血清POAは膵癌で高値を示し,70.6%(36/51)の陽性率を得たが,肝・胆道癌でも高値を示し,POAによる両者の鑑別は困難である.一方,血清POAは膵良性疾患では高値を示さず,膵癌と膵良性疾患の鑑別に有用である,膵癌ではStageによる血清POA値の差はなかつたが,非切除例は切除例より高値を示し,Stage IVでは肝転移例の方が非肝転移例より高値を示した.血清POA値と腫瘍径,癌の分化度および組織型との間に明らかな関連はなかつた.POAは腫瘍最大径2.0cm以下の小膵癌症例で陽性であり,Stage II症例でも70.0%の陽性率を認めたが,POAによる膵癌の早期診断には限界があると考えられた.膵癌切除症例で術後血清POA値の推移をみると,術前POA陽性5例のうち正常値に近い1例を除く4例で,再発とともにPOA値の再上昇をみた.したがつて,術前POA高値の膵癌では,POAは術後再発のモニターとして有用である.

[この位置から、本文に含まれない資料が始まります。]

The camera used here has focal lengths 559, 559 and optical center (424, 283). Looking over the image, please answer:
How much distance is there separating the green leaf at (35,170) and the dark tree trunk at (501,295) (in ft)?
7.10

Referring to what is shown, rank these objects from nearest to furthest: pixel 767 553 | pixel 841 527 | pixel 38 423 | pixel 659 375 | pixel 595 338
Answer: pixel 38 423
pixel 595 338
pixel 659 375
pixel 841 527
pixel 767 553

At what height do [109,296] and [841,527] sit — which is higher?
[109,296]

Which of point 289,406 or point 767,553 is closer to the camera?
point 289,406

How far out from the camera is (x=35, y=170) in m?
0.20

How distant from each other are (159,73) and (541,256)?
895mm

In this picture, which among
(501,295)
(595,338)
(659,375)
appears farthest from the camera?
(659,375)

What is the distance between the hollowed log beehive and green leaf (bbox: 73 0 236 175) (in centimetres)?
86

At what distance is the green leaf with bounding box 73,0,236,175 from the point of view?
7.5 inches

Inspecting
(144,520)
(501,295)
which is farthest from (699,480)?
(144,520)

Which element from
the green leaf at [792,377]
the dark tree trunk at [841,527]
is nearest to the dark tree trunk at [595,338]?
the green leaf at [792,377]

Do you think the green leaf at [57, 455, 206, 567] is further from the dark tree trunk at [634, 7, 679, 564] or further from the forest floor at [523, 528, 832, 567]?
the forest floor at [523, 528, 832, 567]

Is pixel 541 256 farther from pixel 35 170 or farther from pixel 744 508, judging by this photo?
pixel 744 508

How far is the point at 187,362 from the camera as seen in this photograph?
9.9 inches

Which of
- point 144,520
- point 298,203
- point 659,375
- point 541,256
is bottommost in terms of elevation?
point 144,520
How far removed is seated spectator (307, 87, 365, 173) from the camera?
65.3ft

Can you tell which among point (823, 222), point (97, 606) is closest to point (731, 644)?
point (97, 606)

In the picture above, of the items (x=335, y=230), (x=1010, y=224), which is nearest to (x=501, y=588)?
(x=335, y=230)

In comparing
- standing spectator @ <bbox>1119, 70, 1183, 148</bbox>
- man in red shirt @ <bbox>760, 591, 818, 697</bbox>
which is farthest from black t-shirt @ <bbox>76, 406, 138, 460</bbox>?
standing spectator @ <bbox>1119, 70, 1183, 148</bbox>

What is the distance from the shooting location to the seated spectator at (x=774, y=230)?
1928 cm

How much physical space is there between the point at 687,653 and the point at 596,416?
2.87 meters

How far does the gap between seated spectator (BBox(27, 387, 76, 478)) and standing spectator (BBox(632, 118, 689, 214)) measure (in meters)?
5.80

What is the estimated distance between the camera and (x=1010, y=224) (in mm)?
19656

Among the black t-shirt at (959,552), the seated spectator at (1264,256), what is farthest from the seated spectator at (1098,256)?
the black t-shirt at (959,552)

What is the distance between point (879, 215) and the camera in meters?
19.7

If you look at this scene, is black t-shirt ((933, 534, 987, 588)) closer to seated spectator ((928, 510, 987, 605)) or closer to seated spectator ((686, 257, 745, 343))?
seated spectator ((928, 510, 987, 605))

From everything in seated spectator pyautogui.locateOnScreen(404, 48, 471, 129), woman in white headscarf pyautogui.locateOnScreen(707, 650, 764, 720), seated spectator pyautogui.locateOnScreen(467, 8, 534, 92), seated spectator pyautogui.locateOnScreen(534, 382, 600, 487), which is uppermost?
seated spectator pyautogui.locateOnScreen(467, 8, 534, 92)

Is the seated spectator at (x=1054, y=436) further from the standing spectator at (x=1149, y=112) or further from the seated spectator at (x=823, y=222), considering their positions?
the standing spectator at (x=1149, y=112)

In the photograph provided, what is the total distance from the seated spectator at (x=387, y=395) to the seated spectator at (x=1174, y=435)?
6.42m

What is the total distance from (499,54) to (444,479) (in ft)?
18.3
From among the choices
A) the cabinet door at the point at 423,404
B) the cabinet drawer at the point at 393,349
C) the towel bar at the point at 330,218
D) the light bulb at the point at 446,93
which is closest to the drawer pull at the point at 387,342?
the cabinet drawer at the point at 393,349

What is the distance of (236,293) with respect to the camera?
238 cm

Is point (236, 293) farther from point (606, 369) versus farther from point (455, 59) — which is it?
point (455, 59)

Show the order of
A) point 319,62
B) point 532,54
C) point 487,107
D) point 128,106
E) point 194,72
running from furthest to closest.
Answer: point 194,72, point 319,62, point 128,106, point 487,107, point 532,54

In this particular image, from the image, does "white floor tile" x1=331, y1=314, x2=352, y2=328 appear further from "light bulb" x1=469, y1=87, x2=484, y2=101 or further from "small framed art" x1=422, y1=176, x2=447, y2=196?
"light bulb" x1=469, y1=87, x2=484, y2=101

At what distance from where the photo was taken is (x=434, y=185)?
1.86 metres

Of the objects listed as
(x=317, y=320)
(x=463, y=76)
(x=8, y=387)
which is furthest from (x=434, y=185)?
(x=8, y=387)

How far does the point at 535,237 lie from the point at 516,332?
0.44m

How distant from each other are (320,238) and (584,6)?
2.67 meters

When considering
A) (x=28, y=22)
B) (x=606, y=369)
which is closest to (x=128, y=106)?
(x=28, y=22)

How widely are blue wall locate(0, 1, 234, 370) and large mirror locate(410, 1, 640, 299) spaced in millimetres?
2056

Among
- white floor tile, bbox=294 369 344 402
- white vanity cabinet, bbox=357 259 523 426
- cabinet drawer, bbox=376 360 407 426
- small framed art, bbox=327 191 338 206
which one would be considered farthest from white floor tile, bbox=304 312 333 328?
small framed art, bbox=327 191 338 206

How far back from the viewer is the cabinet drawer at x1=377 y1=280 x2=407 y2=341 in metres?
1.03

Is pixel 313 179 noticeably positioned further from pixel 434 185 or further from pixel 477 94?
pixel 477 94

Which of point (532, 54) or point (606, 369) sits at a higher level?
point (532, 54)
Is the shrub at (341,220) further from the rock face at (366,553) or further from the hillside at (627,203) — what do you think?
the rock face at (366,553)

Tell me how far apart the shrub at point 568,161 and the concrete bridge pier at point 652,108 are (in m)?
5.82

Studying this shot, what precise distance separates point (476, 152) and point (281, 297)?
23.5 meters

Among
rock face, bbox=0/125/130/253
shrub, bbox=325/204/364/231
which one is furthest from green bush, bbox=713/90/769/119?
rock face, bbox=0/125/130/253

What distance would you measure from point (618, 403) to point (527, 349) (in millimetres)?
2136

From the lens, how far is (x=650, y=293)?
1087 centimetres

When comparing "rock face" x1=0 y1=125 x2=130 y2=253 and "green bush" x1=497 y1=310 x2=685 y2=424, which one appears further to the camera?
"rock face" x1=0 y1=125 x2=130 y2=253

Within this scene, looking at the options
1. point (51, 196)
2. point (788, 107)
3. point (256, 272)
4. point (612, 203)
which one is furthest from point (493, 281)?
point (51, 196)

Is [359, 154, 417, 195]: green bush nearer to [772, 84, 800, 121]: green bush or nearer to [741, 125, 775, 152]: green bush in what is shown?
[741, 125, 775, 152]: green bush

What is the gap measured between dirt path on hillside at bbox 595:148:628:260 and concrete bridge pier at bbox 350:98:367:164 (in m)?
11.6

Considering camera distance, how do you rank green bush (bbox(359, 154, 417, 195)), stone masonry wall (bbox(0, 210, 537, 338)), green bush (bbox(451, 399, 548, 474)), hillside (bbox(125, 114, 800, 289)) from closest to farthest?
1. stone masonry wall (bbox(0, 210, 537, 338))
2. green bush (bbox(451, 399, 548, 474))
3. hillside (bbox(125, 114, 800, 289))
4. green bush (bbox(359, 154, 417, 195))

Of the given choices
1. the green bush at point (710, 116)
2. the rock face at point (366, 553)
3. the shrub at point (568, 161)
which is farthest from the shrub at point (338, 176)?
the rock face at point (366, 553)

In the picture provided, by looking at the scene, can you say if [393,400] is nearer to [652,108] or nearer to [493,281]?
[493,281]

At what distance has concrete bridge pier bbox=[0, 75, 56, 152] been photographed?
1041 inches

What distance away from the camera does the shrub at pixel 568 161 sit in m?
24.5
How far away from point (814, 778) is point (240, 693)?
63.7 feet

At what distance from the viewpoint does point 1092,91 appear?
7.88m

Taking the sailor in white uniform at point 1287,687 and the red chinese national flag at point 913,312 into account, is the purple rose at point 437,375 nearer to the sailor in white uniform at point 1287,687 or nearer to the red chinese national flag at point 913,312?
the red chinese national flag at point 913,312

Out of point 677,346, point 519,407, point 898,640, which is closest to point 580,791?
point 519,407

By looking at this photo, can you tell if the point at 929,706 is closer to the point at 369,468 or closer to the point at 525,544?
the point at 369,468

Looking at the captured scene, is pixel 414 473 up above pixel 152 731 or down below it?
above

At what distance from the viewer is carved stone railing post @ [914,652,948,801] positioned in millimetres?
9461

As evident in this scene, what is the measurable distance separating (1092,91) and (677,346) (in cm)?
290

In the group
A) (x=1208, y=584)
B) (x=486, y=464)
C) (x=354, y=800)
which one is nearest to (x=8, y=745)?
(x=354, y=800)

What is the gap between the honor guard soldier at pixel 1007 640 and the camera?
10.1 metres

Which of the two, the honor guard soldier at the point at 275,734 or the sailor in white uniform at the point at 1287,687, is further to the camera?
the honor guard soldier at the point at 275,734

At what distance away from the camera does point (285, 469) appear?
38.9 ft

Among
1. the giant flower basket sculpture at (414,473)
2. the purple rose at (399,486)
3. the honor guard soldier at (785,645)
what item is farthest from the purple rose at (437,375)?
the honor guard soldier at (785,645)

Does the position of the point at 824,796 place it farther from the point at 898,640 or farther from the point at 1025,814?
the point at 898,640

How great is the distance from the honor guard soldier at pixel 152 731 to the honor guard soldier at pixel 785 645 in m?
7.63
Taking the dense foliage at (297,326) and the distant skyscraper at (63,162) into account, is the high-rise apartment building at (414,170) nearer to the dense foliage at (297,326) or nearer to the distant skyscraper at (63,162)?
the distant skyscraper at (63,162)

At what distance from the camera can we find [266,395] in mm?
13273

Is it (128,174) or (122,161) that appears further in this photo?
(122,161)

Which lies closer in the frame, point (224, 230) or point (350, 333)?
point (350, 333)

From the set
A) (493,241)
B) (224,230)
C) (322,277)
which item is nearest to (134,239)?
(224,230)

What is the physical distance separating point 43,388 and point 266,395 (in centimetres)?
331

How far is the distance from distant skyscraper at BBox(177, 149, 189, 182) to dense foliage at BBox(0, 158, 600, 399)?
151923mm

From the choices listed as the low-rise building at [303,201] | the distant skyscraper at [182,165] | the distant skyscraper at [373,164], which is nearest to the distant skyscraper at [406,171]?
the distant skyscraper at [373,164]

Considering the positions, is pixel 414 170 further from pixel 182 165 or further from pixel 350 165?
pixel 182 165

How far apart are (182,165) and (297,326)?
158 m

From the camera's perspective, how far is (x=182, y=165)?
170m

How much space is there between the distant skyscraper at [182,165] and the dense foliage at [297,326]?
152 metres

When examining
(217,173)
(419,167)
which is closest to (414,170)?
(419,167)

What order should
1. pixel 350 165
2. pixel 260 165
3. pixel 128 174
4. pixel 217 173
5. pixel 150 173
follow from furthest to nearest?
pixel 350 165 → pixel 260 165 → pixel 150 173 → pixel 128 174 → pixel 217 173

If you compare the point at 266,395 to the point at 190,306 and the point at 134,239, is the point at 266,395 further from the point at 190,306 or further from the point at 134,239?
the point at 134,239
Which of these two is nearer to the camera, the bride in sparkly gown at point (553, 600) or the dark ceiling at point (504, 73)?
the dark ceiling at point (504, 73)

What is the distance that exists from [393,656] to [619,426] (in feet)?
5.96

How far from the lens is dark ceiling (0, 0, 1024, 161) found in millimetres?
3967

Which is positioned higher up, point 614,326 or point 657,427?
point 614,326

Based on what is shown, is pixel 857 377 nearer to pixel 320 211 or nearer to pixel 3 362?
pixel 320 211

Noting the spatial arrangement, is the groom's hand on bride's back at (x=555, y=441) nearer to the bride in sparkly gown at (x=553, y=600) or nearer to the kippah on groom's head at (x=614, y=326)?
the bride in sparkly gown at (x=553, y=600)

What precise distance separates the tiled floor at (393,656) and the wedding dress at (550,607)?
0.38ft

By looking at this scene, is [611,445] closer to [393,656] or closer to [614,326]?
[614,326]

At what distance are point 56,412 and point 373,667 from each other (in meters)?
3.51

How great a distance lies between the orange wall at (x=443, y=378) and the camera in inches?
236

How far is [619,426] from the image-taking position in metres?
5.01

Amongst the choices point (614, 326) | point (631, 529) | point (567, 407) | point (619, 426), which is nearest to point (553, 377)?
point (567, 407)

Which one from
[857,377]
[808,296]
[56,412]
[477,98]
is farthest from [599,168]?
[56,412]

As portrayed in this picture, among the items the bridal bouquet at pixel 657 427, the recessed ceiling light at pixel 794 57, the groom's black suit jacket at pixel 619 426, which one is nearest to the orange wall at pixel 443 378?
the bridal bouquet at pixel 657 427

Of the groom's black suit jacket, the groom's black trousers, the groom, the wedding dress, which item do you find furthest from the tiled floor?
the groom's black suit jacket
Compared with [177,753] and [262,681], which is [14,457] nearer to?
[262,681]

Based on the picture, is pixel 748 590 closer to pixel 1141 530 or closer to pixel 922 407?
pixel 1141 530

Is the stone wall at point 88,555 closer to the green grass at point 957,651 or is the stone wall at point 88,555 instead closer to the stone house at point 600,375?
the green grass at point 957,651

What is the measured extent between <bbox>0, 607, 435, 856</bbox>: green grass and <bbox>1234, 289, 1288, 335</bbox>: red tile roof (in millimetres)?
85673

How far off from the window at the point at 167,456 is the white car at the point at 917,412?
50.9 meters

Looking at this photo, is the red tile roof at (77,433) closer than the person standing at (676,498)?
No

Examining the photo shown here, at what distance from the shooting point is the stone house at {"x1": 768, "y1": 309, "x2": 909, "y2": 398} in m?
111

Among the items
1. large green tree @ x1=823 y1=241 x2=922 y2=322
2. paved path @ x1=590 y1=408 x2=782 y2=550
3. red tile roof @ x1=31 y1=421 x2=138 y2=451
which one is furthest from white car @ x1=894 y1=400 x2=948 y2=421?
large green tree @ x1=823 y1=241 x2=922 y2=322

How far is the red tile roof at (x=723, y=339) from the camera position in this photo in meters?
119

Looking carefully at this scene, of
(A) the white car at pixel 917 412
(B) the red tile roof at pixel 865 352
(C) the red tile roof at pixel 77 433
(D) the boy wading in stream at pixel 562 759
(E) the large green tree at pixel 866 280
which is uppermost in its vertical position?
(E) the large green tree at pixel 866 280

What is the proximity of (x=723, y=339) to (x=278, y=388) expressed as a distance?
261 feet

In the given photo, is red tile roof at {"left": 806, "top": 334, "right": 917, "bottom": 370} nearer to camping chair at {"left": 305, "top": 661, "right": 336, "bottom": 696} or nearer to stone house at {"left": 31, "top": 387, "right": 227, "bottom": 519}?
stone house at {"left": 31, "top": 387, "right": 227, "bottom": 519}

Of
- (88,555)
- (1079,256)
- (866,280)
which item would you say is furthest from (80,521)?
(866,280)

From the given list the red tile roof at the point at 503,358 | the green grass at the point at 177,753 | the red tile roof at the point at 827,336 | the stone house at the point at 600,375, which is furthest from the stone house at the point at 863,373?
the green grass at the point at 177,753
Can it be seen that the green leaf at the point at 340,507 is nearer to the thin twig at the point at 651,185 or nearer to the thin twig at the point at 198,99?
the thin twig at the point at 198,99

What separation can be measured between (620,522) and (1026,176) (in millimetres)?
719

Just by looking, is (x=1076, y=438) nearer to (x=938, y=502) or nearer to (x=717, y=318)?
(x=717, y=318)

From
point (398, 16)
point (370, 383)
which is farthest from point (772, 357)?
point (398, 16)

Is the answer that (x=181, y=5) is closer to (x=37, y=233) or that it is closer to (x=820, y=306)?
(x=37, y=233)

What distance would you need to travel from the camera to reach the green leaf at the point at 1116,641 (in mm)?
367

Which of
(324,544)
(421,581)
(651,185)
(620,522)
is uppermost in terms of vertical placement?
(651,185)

膵癌組織ではPOAは80.0%(28/35)に検出され,かつ染色性は高分化型腺癌で高かつたが,非癌部膵組織にはPOAはみられなかつた.癌組織POA陽性群では陰性群に比し血清POAは高値を示したが,染色性と血清POA値間に関連はみられなかつた.胎児膵では12~16週齢にはPOAは検出されなかつたが,22週齢で認められた.したがつて,POAは癌胎児性抗原であると考えられた.